The last thing that the Bush administration wants is to have to defend all of the lies that it used to justify its act of aggression. By insisting that the trial take place in Baghdad, the White House has ensured that the US invasion will never become a courtroom issue. All of the parties that comprise the Jafaari government are complicit in the US subjugation of Iraq and the entire Iraqi court system has been carefully vetted. In the event that Hussein’s defence lawyers are allowed to attend and question the competency of the court, there is no doubt that the presiding judges will quickly rule them out of order.
The blatant manner in which this kangaroo court is being organised is creating unease even among close supporters of the US occupation. Already there is widespread suspicion and disgust in Iraq and throughout the Middle East over Washington’s trampling on basic democratic rights. If Hussein’s case is widely perceived as what it is—a show trial—the outcome will be a political disaster, not a triumph, for the Jafaari administration. In a timid attempt to assert Iraqi sovereignty over proceedings, Hussain Shahristani, deputy chairman of the National Assembly, insisted this week that the assembly had to pass a law legitimising the special tribunal before the trial proceeds.

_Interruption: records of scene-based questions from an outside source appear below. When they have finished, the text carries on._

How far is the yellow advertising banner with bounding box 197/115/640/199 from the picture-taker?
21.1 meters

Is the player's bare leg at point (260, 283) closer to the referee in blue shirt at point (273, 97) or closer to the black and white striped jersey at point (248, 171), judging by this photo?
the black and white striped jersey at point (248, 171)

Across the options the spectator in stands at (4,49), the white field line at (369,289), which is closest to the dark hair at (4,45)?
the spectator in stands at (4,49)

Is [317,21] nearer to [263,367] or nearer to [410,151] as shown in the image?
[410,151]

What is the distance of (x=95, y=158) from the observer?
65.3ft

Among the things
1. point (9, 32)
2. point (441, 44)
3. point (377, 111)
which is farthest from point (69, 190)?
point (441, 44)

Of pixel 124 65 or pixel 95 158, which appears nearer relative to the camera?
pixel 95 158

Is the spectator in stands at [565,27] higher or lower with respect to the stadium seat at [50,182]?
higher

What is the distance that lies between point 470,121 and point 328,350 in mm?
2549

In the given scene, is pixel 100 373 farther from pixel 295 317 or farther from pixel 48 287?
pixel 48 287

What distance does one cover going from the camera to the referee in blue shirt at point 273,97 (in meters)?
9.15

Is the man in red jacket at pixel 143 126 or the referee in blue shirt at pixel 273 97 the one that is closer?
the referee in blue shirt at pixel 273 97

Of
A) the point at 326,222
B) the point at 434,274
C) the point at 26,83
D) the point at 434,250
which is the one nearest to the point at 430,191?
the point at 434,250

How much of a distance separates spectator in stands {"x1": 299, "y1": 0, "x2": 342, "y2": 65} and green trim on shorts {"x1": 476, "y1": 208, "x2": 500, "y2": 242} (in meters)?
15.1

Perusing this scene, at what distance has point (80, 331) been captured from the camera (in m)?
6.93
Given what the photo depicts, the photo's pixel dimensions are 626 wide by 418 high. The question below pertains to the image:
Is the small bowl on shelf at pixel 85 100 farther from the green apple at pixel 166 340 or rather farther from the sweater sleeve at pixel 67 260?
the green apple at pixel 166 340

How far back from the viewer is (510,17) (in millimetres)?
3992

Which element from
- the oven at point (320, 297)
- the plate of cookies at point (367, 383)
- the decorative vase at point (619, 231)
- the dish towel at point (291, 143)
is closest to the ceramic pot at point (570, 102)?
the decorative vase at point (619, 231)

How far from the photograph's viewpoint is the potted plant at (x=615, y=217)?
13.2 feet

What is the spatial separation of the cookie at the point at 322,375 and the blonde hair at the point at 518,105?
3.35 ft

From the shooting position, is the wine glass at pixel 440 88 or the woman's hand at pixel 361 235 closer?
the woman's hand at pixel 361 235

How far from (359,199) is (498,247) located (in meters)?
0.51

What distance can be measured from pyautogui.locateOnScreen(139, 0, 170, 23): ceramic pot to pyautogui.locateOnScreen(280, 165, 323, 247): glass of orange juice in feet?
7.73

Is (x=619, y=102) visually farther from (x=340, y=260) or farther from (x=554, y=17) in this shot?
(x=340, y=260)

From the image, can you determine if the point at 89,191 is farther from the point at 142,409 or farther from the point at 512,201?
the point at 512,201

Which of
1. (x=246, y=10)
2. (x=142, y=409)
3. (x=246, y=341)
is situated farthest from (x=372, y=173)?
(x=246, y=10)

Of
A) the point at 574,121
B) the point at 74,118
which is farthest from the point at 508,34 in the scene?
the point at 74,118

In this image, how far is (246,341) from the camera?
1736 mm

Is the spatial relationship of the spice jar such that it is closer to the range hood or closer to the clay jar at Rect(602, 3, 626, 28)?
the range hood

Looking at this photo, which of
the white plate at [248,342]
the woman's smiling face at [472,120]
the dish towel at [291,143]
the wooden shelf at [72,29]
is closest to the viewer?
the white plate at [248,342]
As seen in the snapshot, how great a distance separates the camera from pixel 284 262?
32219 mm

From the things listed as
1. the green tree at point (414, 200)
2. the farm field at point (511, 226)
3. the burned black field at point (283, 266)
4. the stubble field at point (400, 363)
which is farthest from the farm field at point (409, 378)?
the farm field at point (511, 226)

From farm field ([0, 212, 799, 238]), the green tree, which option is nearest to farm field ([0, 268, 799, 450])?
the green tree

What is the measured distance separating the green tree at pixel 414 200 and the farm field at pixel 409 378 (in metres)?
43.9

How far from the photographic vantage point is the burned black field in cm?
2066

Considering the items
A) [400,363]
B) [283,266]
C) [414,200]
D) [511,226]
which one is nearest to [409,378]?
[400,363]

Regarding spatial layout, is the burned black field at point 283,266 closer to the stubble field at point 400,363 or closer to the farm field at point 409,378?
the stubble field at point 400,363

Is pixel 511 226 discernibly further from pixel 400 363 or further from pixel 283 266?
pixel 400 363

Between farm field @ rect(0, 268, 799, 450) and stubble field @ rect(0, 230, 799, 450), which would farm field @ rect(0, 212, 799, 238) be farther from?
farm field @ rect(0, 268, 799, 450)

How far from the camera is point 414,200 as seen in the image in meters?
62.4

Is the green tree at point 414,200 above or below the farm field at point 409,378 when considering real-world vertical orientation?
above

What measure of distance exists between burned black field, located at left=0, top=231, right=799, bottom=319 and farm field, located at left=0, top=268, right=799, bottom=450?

A blunter message was delivered by US-based international law expert M. Cherif Bassiouni in a memorandum addressed to Jafaari and posted on the foreignpolicy.com web site this month. Bassiouni, who has been involved in restructuring legal education in Iraq, offered various suggestions for lending the process a more credible veneer and warned: “Unfortunately, the trials of Saddam and his associates are in serious danger of appearing illegitimate to the Iraqi population and the broader Arab and Muslim worlds. The Iraqi Special Tribunal, which will try Saddam and other high regime officials, has serious legal, political, and public relations defects. A trial that could be one of the most important in Arab history now may seem as little more than an American show trial and an exercise in victor’s justice.”